--- start of Input data ---

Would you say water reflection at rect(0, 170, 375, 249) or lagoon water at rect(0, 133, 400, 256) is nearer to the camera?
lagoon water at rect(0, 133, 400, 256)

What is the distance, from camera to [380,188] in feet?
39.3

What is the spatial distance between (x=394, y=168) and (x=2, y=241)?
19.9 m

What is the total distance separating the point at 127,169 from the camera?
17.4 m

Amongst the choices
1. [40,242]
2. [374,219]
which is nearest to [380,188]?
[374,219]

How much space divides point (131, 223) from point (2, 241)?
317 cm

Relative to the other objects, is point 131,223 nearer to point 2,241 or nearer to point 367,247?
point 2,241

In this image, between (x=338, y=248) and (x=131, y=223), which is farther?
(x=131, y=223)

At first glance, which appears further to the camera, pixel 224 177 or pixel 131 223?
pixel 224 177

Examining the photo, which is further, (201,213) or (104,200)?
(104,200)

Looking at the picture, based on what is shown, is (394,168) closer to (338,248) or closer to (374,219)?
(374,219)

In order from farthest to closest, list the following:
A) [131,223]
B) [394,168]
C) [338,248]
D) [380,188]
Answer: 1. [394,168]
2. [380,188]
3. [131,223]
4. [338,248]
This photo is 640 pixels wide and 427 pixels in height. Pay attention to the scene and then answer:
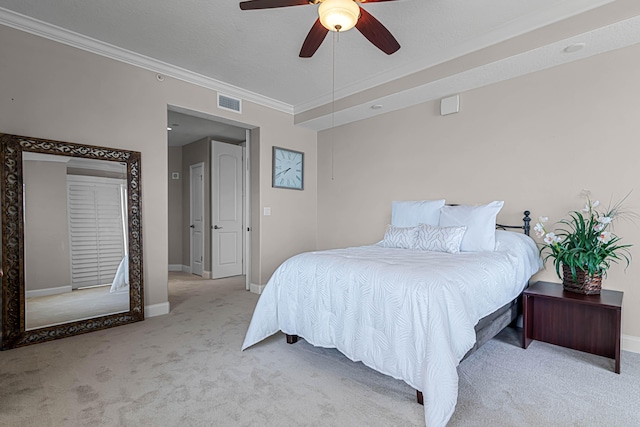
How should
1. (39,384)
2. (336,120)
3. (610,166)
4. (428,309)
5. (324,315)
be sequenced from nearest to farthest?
(428,309) < (39,384) < (324,315) < (610,166) < (336,120)

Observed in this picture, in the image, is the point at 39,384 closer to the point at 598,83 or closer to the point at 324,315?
the point at 324,315

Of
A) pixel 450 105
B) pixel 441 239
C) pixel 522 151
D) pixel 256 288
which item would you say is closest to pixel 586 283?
pixel 441 239

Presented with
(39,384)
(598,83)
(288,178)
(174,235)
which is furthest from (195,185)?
(598,83)

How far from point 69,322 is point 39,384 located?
0.96 m

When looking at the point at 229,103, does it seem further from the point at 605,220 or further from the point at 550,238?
the point at 605,220

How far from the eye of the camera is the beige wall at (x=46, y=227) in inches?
107

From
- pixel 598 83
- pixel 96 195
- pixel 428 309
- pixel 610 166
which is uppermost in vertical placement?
pixel 598 83

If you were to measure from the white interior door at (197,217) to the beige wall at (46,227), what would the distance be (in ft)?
9.97

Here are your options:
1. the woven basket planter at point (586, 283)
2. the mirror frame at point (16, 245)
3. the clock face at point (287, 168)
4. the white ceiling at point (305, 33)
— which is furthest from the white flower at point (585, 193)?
the mirror frame at point (16, 245)

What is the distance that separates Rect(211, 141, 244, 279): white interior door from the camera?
569 centimetres

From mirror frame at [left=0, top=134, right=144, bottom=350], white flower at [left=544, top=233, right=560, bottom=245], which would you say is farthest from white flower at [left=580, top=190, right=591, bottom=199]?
mirror frame at [left=0, top=134, right=144, bottom=350]

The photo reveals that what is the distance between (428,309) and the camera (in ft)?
5.71

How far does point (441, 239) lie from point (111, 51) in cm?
359

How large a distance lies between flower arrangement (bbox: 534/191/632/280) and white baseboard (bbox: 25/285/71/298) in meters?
4.18
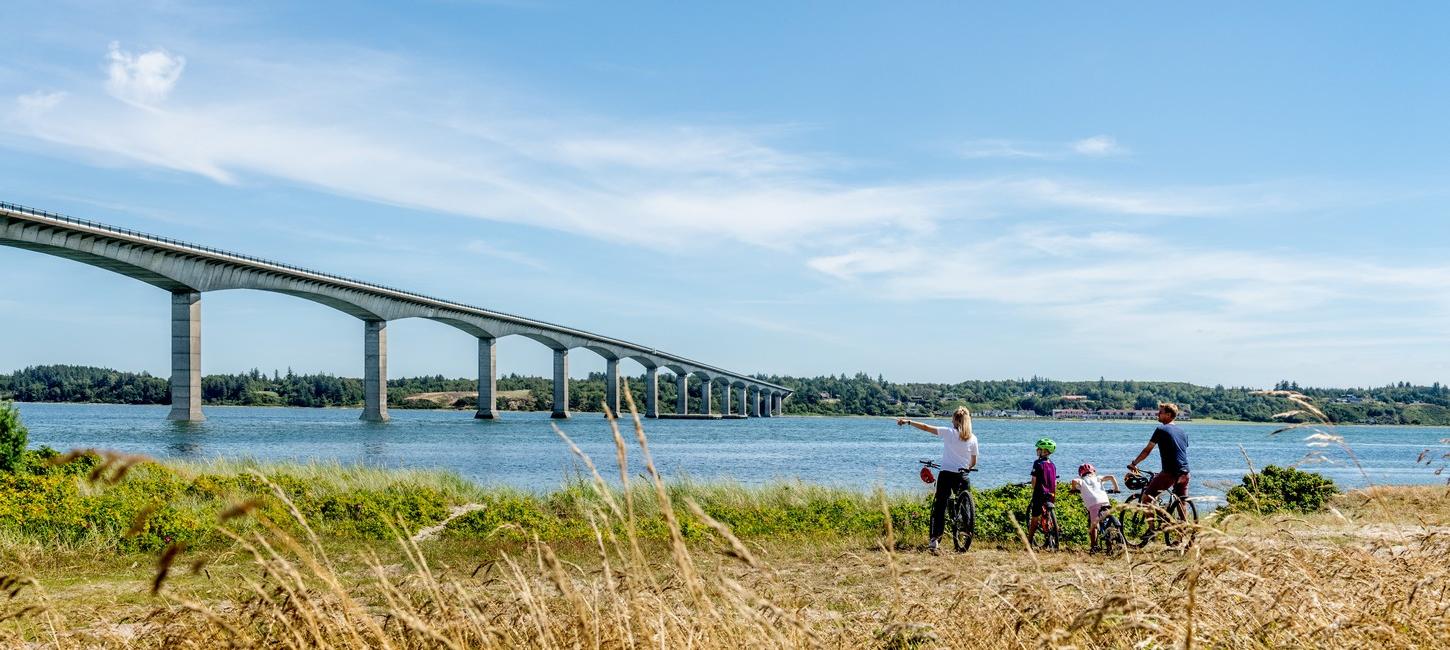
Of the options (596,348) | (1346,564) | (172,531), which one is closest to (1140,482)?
(1346,564)

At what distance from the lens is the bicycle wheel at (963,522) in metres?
12.1

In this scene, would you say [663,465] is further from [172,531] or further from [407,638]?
[407,638]

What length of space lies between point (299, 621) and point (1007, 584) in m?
3.14

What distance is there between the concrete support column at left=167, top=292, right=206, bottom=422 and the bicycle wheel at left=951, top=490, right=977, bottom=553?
52.1 meters

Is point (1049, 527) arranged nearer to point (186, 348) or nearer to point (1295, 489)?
point (1295, 489)

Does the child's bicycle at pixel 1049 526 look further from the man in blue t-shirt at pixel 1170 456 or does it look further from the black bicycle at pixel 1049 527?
the man in blue t-shirt at pixel 1170 456

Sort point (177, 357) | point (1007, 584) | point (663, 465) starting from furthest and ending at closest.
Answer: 1. point (177, 357)
2. point (663, 465)
3. point (1007, 584)

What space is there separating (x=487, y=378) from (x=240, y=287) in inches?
1120

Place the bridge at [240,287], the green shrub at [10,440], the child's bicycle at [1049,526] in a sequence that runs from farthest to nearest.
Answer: the bridge at [240,287], the green shrub at [10,440], the child's bicycle at [1049,526]

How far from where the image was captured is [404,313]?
238 ft

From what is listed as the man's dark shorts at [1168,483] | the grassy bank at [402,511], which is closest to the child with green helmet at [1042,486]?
the man's dark shorts at [1168,483]

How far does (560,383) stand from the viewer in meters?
91.2

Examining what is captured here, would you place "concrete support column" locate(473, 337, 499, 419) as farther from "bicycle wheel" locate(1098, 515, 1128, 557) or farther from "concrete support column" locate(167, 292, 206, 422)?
"bicycle wheel" locate(1098, 515, 1128, 557)

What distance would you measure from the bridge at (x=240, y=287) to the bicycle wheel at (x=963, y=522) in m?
19.1
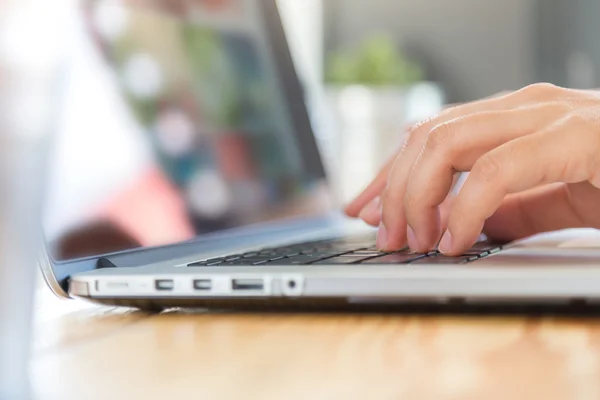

--- end of Input data ---

Return every line above that contains the string "shirt".

Does the child's bicycle at pixel 1049 526 look further from the man in blue t-shirt at pixel 1170 456 or does it look further from the black bicycle at pixel 1049 527?
the man in blue t-shirt at pixel 1170 456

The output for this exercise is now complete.